地元能満をもっと知りたい

 市原市能満で生まれ育った榎本悦さん(69)は小学生のころ、母親から地名の由来を「能力がある人が住んでいたから」と聞いていた。しかし、最近地元の歴史を詳しく知りたくなり、「一念発起し、素人なりに地元を歩いたりインターネットで調べたりしました」と話す。
 地名は仏教用語の悉能満足波羅蜜から名付けられたという説や作物が満ちる土地の意などがあるらしい。明治時代の上総国町村誌には能満村は、もとは国府や守護所のあった場所につけられる『府中』だったと記されている。興味深いことに榎本さんは、「日本の地名は縄文時代にマオリ語を話す民族が渡来し、名前を付けたという説をネットで検索して知りました。能満はマオリ語で『ノホ・マナ』、意味は『権力機構が駐在する土地と書かれており、まさに上総国府のあった所」と感じたという。
 榎本さんの案内で能満の史跡を訪ねてみた。自宅から徒歩2、3分のところにある小さな能満天神社は「氏子総代とともに調べたとき、明治3年の屋根の修復を記したと思われる木札、入り口付近に江戸期享保の年号のある道祖神や昭和天皇お手植えの榊を確認しました」。北側にはかつて月輪寺もあり、「地形から近くに国府の重要な建物があったのでは」と推測している。また、「近くの坂を下った所には『かまくら道』の道標があったと話すお年寄りもいます」と貴重な証言も明かした。

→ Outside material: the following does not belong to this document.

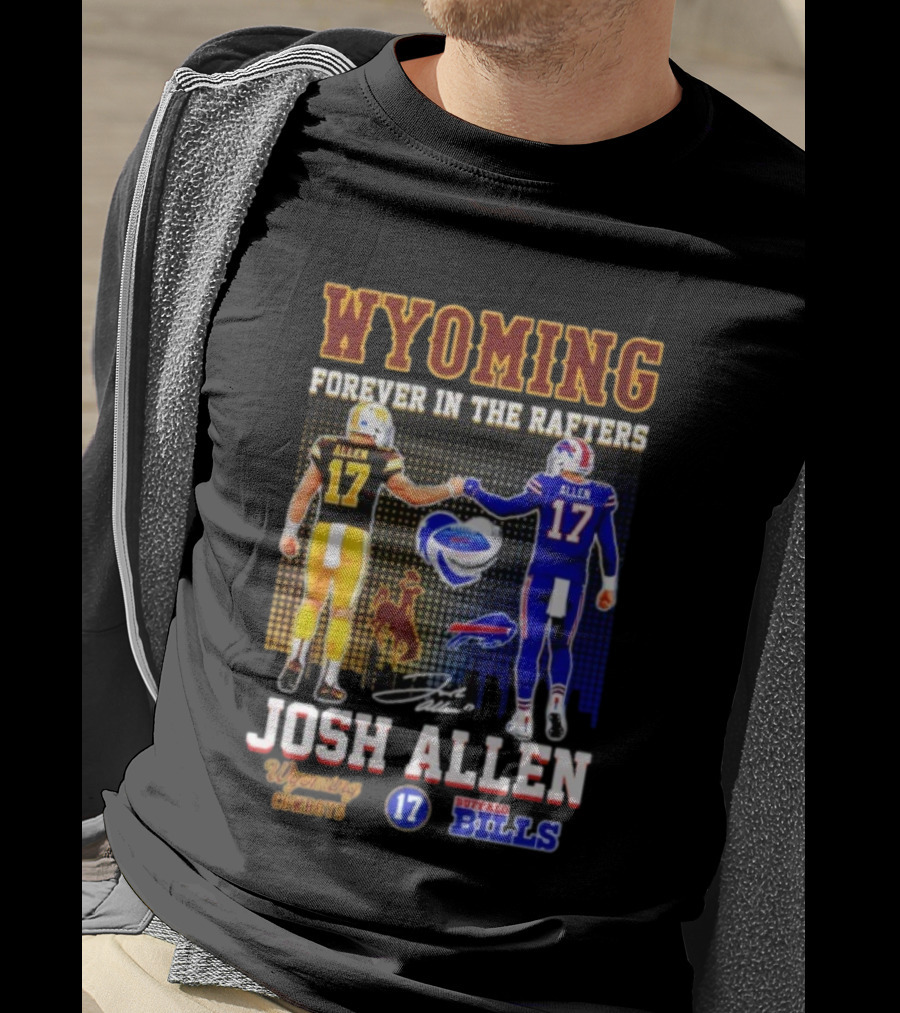 Wyoming Forever In The Rafters Josh Allen 17 Buffalo Bills Cowboys T-Shirt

 旧能満村の鎮守だった、日吉大神の使い猿の狛犬が目を引く『府中日吉神社』は、三方を谷田に囲まれた舌状台地『能満城跡』の一郭にある。創建673年と伝えられ、一番奥にある県指定文化財の本殿は室町時代(15世紀中頃)の建築とされている。手前にある拝殿と本殿は幣殿でつながっていたが、昭和61年の解体修理で、切り離され、創建当時の姿に戻った。「賑わいを取り戻したいと、毎年元日におふくろの伝授の甘酒を振る舞っています」とのこと。
 その北西にあるのは地元の檀信徒が「おおでら」と呼ぶ、創建724年と伝えられる古刹『釈蔵院』。徳川家康公に関連する記録も知られており、15万石の格式があった。榎本さんは「昭和36年、私が中学生だった時に火災があり、弘法大師堂以外は燃えました。現存していれば国の文化財になったはず」と残念がる。昭和42年、本堂再建。昭和49年、旧能満公民館にあった薬師堂(昭和51年焼失)にあった鐘楼が移築された。平成15年に発見された『釈蔵院文書』(市指定有形文化財)には『府中釈蔵院』という呼び名が記されており、上総国府の謎を解く重要な手掛かりとなっているそうだ。
 東宿町会長、千葉県災害対策コーディネーター連絡会事務局長なども務める榎本さん。自ら『市原の歴史を知る会』と称し、市原市の地名の由来や中世の城などを冊子にまとめている。「地域の歴史を知り愛着を持つことが、住民のつながりを強め、安心・安全で楽しい街になるという思いで活動しています」と頼もしく語った。